Sofia helped with the ofrenda — arranging the flowers, lighting the candles, placing the photographs. She asked about Thompson. I told her about the black-eyed peas, about the green chile stew, about the way Thompson would finish a bowl and hold it up and say "Rivera, you are the reason I stay alive." She said, "That is a lot of responsibility." She is ten. She understands that feeding people is not just cooking — it is keeping them here. The food is the tether. The meal is the reason to show up tomorrow.
Customers noticed the ofrenda. Some took photographs. Some asked about the people in the pictures. Some sat quietly and looked at the candles and the marigolds and thought about their own dead. One woman — a regular named Mrs. Gutierrez who comes every Wednesday — brought a photograph of her late husband and asked if she could add it to the altar. I said yes. Of course yes. The ofrenda is not mine. The ofrenda belongs to everyone who has lost someone they loved. The ofrenda is Rivera's at its most essential: a table where the living and the dead eat together.
Diego asked why we put food on the altar for dead people. I said, "Because the dead still need to know we are cooking for them." He said, "That is weird but I like it." Seven years old and he has summarized the entire theology of Dia de los Muertos in seven words.
After the mole is finished — after the cinnamon and the chocolate have found each other and the ofrenda candles are burning and the photographs are watching — the children still need something sweet, and the living still need to be fed. Thompson would have called this cake "unnecessary in the best possible way." The chocolate is the thread that runs from the mole on the altar to this pan on the counter: both are made of fire and dark sweetness, both are offerings, both are love in a form you can taste. I make this for Sofia and Diego, and I make it for everyone at the table who is still here, which is the whole point.
S’mores Cake
Prep Time: 25 minutes | Cook Time: 35 minutes | Total Time: 1 hour | Servings: 12
Ingredients
- 2 cups all-purpose flour
- 1 cup graham cracker crumbs, plus more for topping
- 2 cups granulated sugar
- 3/4 cup unsweetened cocoa powder
- 2 teaspoons baking soda
- 1 teaspoon baking powder
- 1 teaspoon fine sea salt
- 1 teaspoon ground cinnamon
- 2 large eggs, room temperature
- 1 cup buttermilk
- 1 cup strong brewed coffee, cooled
- 1/2 cup neutral oil (vegetable or canola)
- 2 teaspoons pure vanilla extract
- 1 1/2 cups semi-sweet chocolate chips, divided
- 2 cups mini marshmallows
- 1/2 cup unsalted butter, softened
- 3 cups powdered sugar
- 1/4 cup heavy cream
- 2 tablespoons cocoa powder (for frosting)
Instructions
- Preheat and prep. Preheat oven to 350°F. Grease two 9-inch round cake pans and line the bottoms with parchment. Dust the sides with graham cracker crumbs and tap out the excess.
- Mix dry ingredients. In a large bowl, whisk together flour, 1 cup graham cracker crumbs, sugar, cocoa powder, baking soda, baking powder, salt, and cinnamon until no lumps remain.
- Mix wet ingredients. In a separate bowl, whisk together eggs, buttermilk, cooled coffee, oil, and vanilla until smooth and fully combined.
- Combine batter. Pour the wet ingredients into the dry and stir with a wooden spoon or rubber spatula until just combined — do not overmix. Fold in 1 cup of the chocolate chips. The batter will be thin.
- Bake. Divide the batter evenly between the prepared pans. Bake 32–35 minutes, until a toothpick inserted in the center comes out with a few moist crumbs. Cool in the pans 10 minutes, then turn onto a wire rack to cool completely.
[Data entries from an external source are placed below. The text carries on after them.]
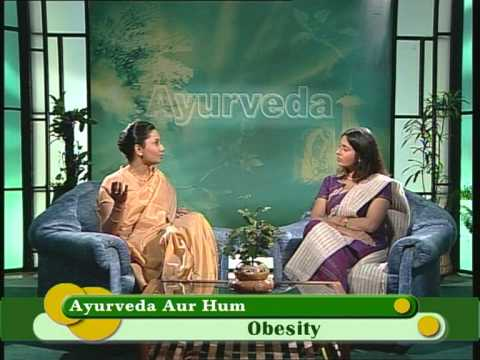 Ayurveda Aur Hum - How to Lose Weight - Right Diet - Ayurveda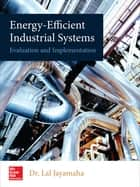 Energy-Efficient Industrial Systems: Evaluation and Implementation ebook by Lal Jayamaha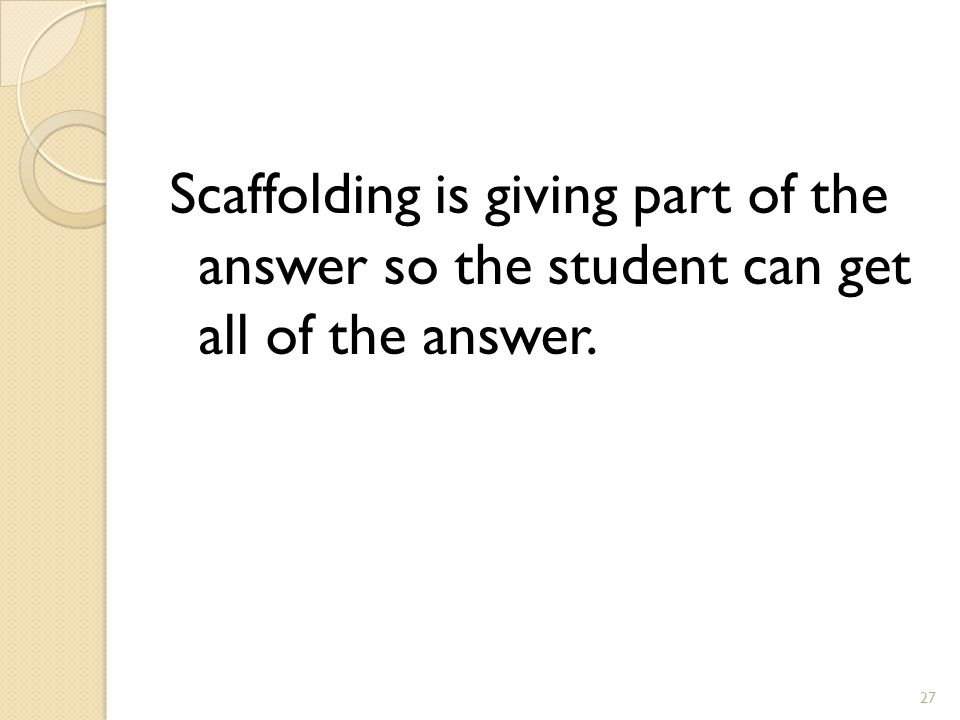 Scaffolding is giving part of the answer so the student can get all of the answer. 27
- Make the frosting. Beat butter on medium-high speed until pale and fluffy, about 3 minutes. Add powdered sugar and 2 tablespoons cocoa powder and mix on low to combine. Add heavy cream one tablespoon at a time, beating until the frosting is smooth and spreadable.
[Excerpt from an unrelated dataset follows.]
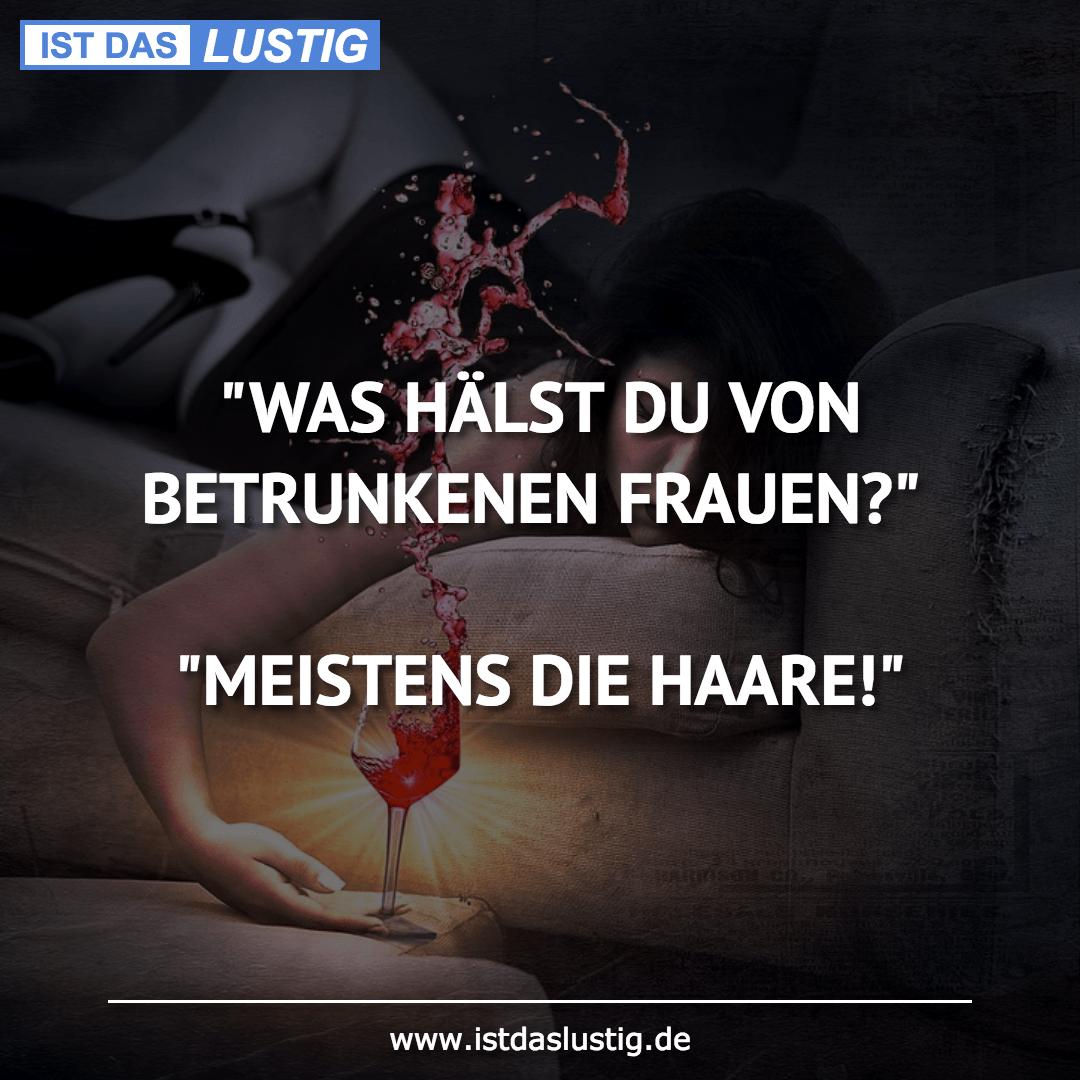 """Lustiger BilderSpruch - """"WAS HÄLST DU VON BETRUNKENEN FRAUEN?""""..."""
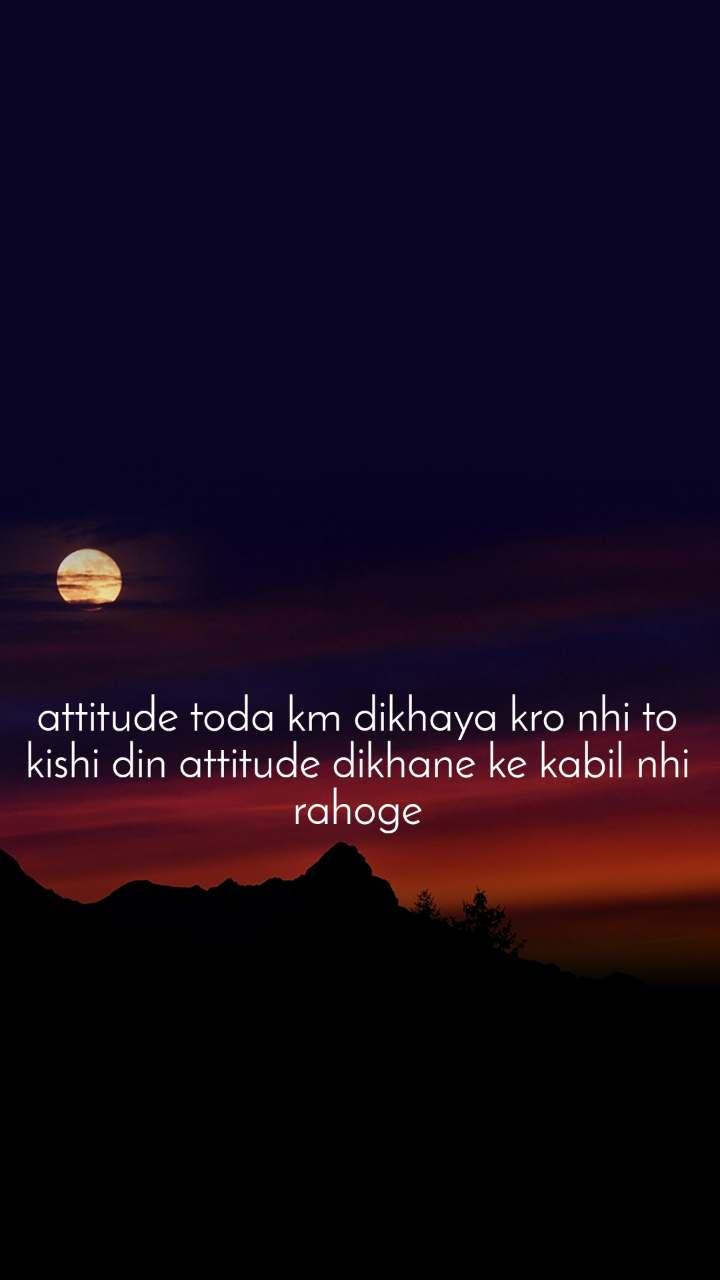 attitude toda km dikhaya kro nhi to kishi din attitude dikhane ke kabil nhi rahoge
- Melt chocolate drizzle. In a small bowl, microwave the remaining 1/2 cup chocolate chips in 30-second intervals, stirring between each, until fully melted and glossy.
- Assemble. Place one cake layer on a serving plate and spread a generous layer of frosting across the top. Scatter a handful of mini marshmallows over the frosting. Set the second layer on top and frost the entire outside of the cake with the remaining frosting.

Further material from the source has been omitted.